**Task requirements:**
**A.** Transcribe the passage of the Edgewise Therapeutics article that opens with the words containing "The Benefits Of" and closes with "also called HCM.".
**B.** Answer these questions from the Edgewise Therapeutics article:
(i) What percentage of patients in the Edgewise study experienced atrial fibrillation?
(ii) To what price did Cytokinetics shares rise?
(iii) How many days did the Edgewise study last?

**Supplied text:**
Shares of Edgewise Therapeutics and Cytokinetics diverged Wednesday after safety questions stole the limelight from Edgewise's otherwise successful heart disease study.
The two companies are working on treatments for hypertrophic cardiomyopathy. In this condition, the heart muscle becomes thicker than normal, primarily affecting how the left ventricle pumps blood.
Edgewise Therapeutics' drug showed key reductions in how hard the heart has to work to pump blood. It also led to lower levels of biomarker associated with heart failure. But 14% of patients experienced atrial fibrillation, an irregular heartbeat. Two of the four patients needed treatment for it.
Analysts noted atrial fibrillation, often called afib, is expected in patients with this heart disease. But investors hammered Edgewise stock, sending it down 22.9% to 15.52. Cytokinetics, which is nearing Food and Drug Administration approval for its drug, saw shares jump 7.3% to 40.25.
The Benefits Of Edgewise's Drug
In a 28-day study, Edgewise aimed to show its drug could reduce left ventricular outflow gradient, or LVOT-G. This is essentially how hard the left ventricle has to work to pump blood. A higher LVOT-G signals a patient has hypertrophic cardiomyopathy, also called HCM.

**Material supplied:**
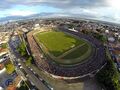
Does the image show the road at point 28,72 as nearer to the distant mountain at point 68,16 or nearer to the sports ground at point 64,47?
the sports ground at point 64,47

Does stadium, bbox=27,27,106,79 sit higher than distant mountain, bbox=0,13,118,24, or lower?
lower

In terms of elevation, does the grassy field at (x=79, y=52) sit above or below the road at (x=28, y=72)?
above

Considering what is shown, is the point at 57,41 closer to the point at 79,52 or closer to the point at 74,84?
the point at 79,52

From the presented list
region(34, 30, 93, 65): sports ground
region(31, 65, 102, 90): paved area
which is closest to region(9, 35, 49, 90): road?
region(31, 65, 102, 90): paved area

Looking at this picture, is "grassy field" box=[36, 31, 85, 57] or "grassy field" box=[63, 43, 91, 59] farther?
"grassy field" box=[36, 31, 85, 57]

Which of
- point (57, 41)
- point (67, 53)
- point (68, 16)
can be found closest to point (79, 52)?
point (67, 53)

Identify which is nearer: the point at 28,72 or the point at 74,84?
the point at 74,84

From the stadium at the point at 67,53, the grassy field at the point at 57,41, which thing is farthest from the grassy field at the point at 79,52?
the grassy field at the point at 57,41

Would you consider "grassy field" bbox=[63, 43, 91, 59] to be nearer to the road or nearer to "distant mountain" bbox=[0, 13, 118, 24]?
the road
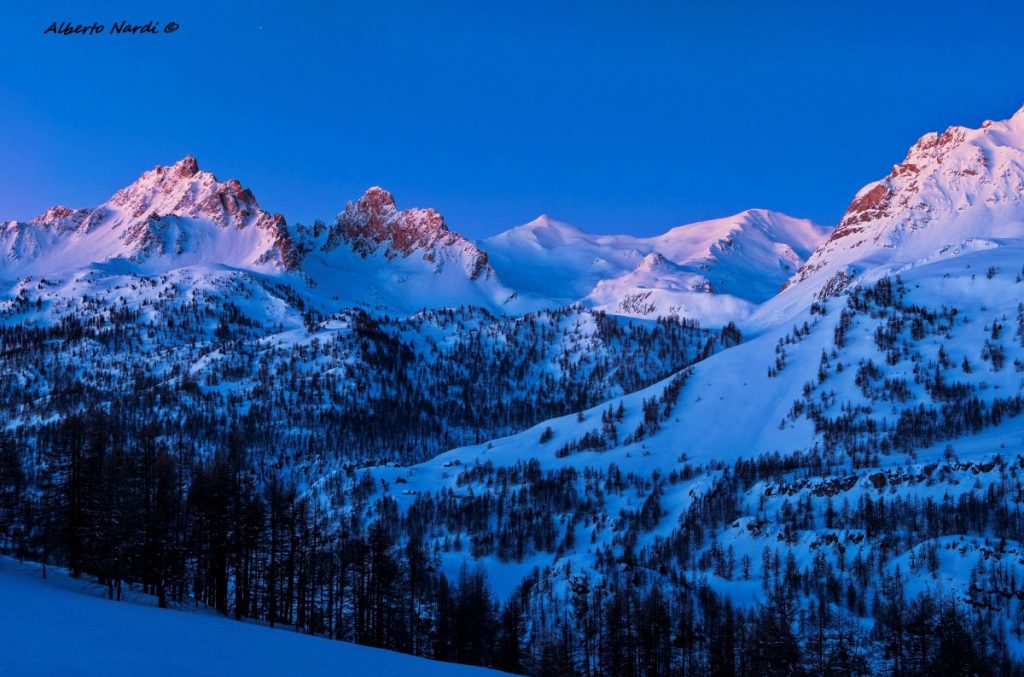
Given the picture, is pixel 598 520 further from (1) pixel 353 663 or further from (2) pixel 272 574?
(1) pixel 353 663

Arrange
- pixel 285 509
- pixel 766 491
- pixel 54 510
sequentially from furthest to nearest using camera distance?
pixel 766 491 → pixel 285 509 → pixel 54 510

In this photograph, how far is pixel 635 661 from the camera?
74938 mm

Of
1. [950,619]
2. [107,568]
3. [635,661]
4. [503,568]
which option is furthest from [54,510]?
[503,568]

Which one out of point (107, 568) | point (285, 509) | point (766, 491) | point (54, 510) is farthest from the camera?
point (766, 491)

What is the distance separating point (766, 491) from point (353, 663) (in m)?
147

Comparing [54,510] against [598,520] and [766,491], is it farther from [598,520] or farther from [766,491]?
[766,491]

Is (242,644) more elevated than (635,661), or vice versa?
(242,644)

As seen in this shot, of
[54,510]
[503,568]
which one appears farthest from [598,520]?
[54,510]

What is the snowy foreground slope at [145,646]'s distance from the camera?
79.7 ft

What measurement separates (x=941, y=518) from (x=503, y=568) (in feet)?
256

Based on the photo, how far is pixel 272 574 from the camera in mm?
57719

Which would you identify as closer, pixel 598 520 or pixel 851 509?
pixel 851 509

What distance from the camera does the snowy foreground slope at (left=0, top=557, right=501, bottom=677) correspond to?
24297 mm

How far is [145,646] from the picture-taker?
92.9ft
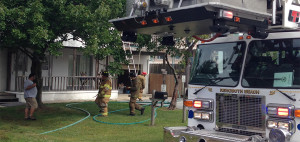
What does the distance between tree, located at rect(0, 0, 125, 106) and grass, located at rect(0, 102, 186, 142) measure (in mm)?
2299

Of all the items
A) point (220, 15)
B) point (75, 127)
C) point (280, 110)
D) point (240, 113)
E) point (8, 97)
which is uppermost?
point (220, 15)

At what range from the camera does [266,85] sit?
602cm

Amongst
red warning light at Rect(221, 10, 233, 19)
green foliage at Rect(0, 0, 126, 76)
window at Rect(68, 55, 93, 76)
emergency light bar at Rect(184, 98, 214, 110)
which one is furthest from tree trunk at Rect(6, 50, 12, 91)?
red warning light at Rect(221, 10, 233, 19)

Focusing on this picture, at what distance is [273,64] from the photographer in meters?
6.13

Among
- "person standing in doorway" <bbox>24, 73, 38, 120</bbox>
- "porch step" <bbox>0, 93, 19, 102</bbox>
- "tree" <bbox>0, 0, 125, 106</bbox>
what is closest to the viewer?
"tree" <bbox>0, 0, 125, 106</bbox>

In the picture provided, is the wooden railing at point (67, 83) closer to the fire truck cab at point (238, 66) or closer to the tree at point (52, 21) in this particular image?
the tree at point (52, 21)

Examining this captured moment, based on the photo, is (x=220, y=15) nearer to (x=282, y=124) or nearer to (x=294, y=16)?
(x=294, y=16)

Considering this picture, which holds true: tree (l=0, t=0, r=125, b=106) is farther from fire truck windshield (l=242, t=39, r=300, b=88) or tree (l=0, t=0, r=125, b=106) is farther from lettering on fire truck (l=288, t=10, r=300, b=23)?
lettering on fire truck (l=288, t=10, r=300, b=23)

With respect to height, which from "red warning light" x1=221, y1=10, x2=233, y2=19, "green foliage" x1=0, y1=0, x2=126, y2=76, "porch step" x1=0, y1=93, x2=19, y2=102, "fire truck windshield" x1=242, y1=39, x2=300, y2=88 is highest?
"green foliage" x1=0, y1=0, x2=126, y2=76

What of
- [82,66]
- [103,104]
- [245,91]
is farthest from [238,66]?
[82,66]

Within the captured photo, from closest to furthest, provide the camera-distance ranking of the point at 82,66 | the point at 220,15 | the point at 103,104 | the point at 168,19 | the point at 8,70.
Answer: the point at 220,15 → the point at 168,19 → the point at 103,104 → the point at 8,70 → the point at 82,66

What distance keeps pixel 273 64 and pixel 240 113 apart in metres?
0.98

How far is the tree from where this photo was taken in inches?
404

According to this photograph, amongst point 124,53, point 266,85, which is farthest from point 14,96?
point 266,85
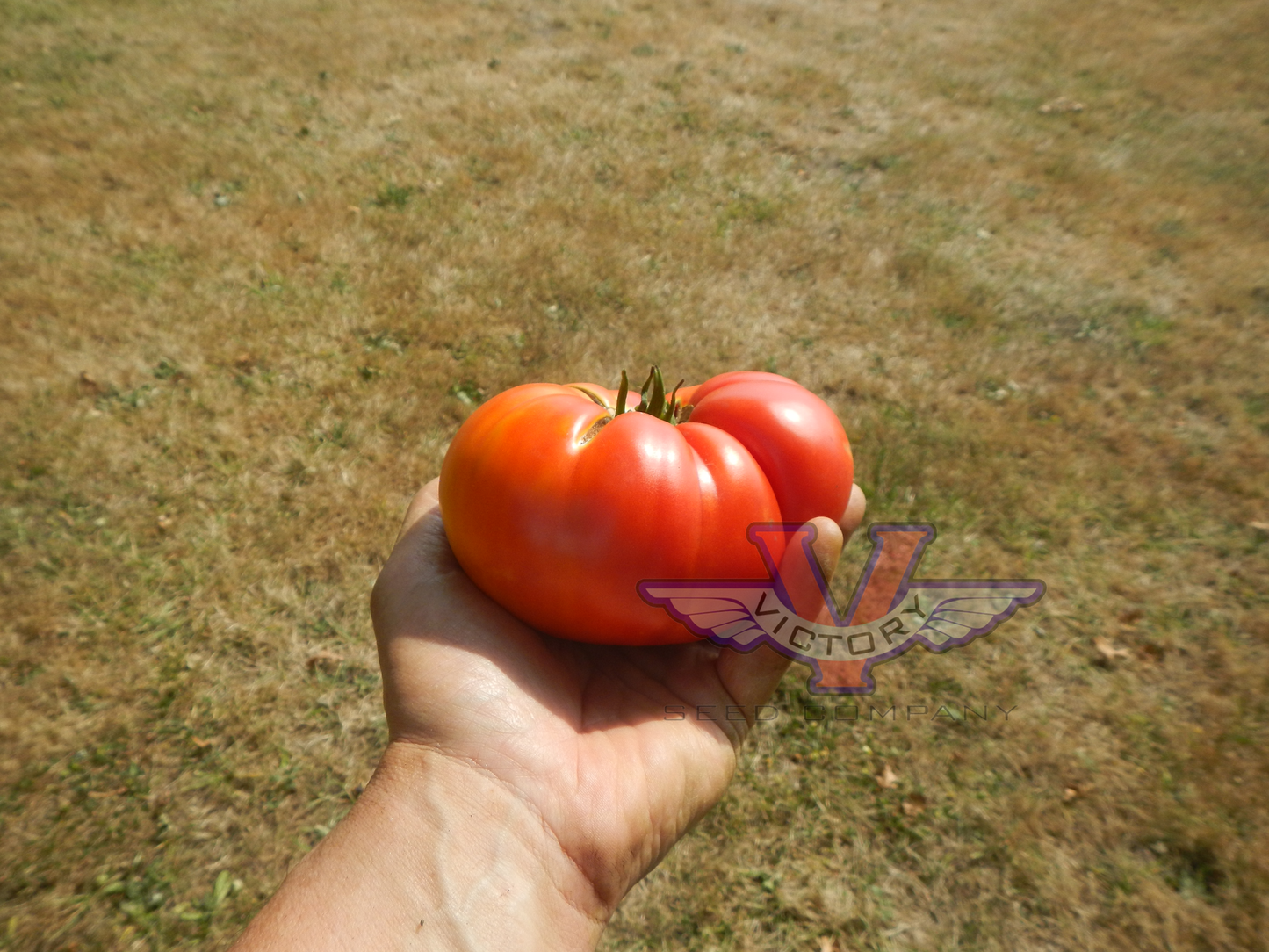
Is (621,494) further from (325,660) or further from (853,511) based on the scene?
(325,660)

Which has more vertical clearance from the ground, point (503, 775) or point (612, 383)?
point (503, 775)

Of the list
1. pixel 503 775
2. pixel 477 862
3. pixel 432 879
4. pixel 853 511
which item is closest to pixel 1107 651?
pixel 853 511

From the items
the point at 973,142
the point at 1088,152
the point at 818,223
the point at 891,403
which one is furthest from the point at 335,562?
the point at 1088,152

**Answer set:**
**A.**
The Benefits Of Edgewise's Drug
In a 28-day study, Edgewise aimed to show its drug could reduce left ventricular outflow gradient, or LVOT-G. This is essentially how hard the left ventricle has to work to pump blood. A higher LVOT-G signals a patient has hypertrophic cardiomyopathy, also called HCM.

**B.**
(i) 14%
(ii) 40.25
(iii) 28 days